Darren described it like this:

“When God wants to define love, He didn’t write a definition. He sent a Person.”

This is the centre of John’s message. God doesn’t simply feel love—He embodies it. Love is His very essence. And because God is love, we are invited to see ourselves—and one another—through this lens.

Your True Name: Beloved

John repeatedly calls his readers beloved. It’s not a filler word or a Christian cliché. It’s an identity statement.

And Darren suggested that beloved is really the family name of all who follow Jesus.

Just as the Father called Jesus “My beloved Son” in Mark 1:11 at his baptism, John now extends this name to every Christian.

Why God’s Love IS So Different

Many of us struggle to receive God’s love because we instinctively filter it through our human experiences. We’ve all known imperfect love—conditional love, transactional love, love that comes and goes depending on mood or circumstance.

But God’s love doesn’t work that way.

1. God’s Love Is More Than a Feeling

Our culture often treats love as something that happens to us—something we “fall into.” But God’s love is active. Purposeful. Intentional.

Darren shared it this way:

“God doesn’t have a crush on you. He doesn’t just feel something—He took action.”

He sent His Son. Love moved toward us.

2. God’s Love Isn’t Transactional

We often love because of what someone gives us in return. But God loved us first—long before we responded.

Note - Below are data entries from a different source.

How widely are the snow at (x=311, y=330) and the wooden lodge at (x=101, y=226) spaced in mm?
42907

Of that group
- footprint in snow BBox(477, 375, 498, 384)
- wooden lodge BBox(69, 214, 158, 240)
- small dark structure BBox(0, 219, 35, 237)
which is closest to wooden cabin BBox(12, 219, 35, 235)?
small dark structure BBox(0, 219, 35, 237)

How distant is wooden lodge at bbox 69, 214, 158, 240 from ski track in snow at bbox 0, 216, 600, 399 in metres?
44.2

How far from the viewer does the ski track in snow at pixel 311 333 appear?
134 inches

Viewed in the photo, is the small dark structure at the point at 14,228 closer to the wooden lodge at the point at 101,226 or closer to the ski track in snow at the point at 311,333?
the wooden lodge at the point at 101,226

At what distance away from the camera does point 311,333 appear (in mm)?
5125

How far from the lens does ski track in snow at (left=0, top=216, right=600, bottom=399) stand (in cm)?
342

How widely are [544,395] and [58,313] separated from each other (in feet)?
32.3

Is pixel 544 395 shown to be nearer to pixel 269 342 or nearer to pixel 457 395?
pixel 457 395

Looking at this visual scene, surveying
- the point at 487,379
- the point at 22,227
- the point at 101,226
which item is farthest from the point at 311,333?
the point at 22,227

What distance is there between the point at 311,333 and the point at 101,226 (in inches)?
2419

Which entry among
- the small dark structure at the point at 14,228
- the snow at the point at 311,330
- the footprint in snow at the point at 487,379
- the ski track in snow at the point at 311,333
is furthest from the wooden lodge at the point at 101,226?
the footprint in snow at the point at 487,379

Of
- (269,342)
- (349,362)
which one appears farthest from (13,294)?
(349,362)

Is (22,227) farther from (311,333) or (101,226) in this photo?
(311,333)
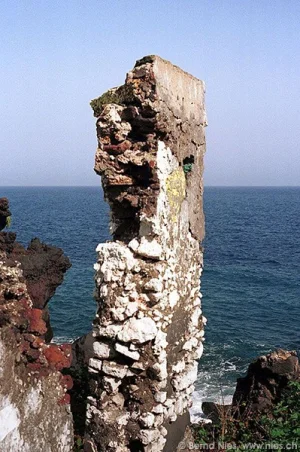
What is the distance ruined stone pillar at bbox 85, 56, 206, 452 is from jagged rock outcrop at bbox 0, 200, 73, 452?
0.45 metres

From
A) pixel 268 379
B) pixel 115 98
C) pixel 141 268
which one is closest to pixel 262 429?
pixel 268 379

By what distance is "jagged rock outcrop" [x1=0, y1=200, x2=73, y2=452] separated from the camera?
583 centimetres

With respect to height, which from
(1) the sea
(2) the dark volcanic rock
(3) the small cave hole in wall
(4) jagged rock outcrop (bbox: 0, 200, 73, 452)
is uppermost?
(3) the small cave hole in wall

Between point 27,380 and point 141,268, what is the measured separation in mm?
1886

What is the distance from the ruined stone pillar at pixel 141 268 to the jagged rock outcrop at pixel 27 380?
45cm

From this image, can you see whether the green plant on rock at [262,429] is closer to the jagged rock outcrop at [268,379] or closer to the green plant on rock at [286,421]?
the green plant on rock at [286,421]

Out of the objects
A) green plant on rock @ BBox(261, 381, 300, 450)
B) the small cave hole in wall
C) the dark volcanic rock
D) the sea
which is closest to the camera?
the small cave hole in wall

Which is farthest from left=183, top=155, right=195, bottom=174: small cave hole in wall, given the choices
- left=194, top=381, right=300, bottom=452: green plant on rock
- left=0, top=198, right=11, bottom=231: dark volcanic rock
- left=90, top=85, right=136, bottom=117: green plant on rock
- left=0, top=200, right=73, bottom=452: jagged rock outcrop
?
left=0, top=198, right=11, bottom=231: dark volcanic rock

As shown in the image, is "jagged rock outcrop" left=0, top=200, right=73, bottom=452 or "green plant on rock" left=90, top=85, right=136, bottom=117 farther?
"green plant on rock" left=90, top=85, right=136, bottom=117

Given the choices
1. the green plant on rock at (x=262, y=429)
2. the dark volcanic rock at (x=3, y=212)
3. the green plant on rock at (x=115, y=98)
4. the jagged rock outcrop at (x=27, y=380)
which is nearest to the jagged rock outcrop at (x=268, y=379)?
the green plant on rock at (x=262, y=429)

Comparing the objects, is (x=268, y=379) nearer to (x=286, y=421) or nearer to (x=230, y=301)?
(x=286, y=421)

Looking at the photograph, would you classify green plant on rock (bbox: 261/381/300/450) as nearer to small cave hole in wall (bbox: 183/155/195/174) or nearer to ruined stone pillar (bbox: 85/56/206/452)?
ruined stone pillar (bbox: 85/56/206/452)

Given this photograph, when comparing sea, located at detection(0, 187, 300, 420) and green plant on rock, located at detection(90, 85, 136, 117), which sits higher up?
green plant on rock, located at detection(90, 85, 136, 117)

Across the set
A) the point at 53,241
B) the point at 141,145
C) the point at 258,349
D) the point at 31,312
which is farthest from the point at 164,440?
the point at 53,241
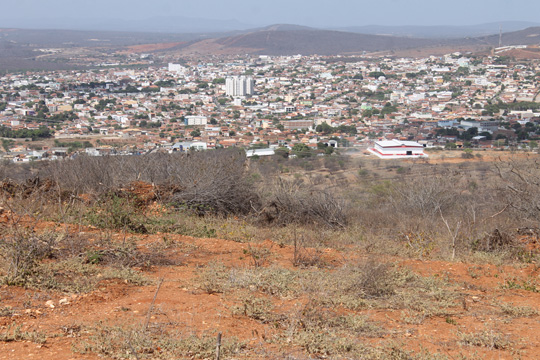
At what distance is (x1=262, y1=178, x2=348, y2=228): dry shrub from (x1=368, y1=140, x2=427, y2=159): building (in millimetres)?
12785

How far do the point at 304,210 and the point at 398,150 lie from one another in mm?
14113

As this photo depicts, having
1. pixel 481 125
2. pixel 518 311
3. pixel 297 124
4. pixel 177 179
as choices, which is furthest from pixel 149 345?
pixel 297 124

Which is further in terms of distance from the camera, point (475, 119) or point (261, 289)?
point (475, 119)

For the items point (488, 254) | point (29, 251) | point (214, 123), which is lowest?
point (214, 123)

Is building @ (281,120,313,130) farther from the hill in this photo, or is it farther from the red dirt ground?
the hill

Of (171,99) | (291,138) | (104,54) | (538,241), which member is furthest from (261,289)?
(104,54)

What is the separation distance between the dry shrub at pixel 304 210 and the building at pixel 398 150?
41.9ft

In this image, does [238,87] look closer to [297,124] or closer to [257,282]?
[297,124]

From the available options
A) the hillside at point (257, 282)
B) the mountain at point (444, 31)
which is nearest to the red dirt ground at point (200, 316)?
the hillside at point (257, 282)

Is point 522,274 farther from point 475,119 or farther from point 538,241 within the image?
point 475,119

He doesn’t love us because we’re lovable. He loves us because He is love.

Tim Keller’s words capture it well:

“God doesn’t love you because you’re serviceable.
He loves you simply because He loves you.”

This kind of love is secure. It can’t be lost.

3. God’s Love Doesn’t Hold Back

Human love often hesitates. We fear being hurt or rejected.

But God ran straight into the pain.

He gave His one and only Son—unique, irreplaceable, His very self.

Brennan Manning describes this as “the ferocious love of God”—single-minded, unguarded, unstoppable.

This is the love that came at Christmas. Not a sentimental Hallmark moment… But a rescue mission.

The earliest nativity art pictured Jesus wrapped like a body prepared for burial—because the cradle and the cross cannot be separated. He came not simply to be born but to lay down His life. And He did it because you are beloved.

1 John 4 shows us a love that is deeper, freer, and more powerful than anything we can imagine.

  • A love that acts.

  • A love that gives.

  • A love that doesn’t hold back.

  • A love that names you Beloved.

One Way to Live It Out This Week

When you wake up each morning, take 10 seconds and say out loud:

“I am God’s beloved.”

Let this truth challenge your fears, shape your decisions, and soften your interactions with others.

A Short Prayer

Lord, thank you that Your love is more than a feeling—
it’s a gift, a mission, and a sacrifice.
Help me to believe that I am truly Your beloved.
Let Your love reshape how I see myself and how I love the people around me.
Fill me with a fresh awareness of Your presence this week.
Amen.

Reflection & Discussion Questions

Personal Reflection Questions (2–3)

  1. What word or identity do you most often put on your “name tag”? How does it compare with God calling you “Beloved”?

  2. Which part of God’s love do you struggle most to believe—its action, its selflessness, or its unguarded generosity?

  3. How might seeing Christmas as a “rescue mission” change the way you experience this season?

Small Group Discussion Questions (7–8)

  1. When you hear the word “love,” what first comes to mind? Why?

  2. John says, “God is love.” What do you think he means by that, and what doesn’t he mean?

  3. Which of the three differences Darren highlighted (love as action, not transactional, holding nothing back) resonated most with you?

  4. Why do you think many of us find it easier to believe God loves others but struggle to believe He loves us?

  5. What do you think it means to define yourself radically as “beloved by God”?

  6. How does seeing the Christmas story as a rescue mission (rather than a sentimental moment) deepen your understanding of Jesus’ birth?

  7. In what practical ways could we reflect God’s agape love toward one another this Advent season?

  8. Spend time praying for one another, specifically that each person would grasp “how wide and long and high and deep is the love of Christ” (Ephesians 3:18).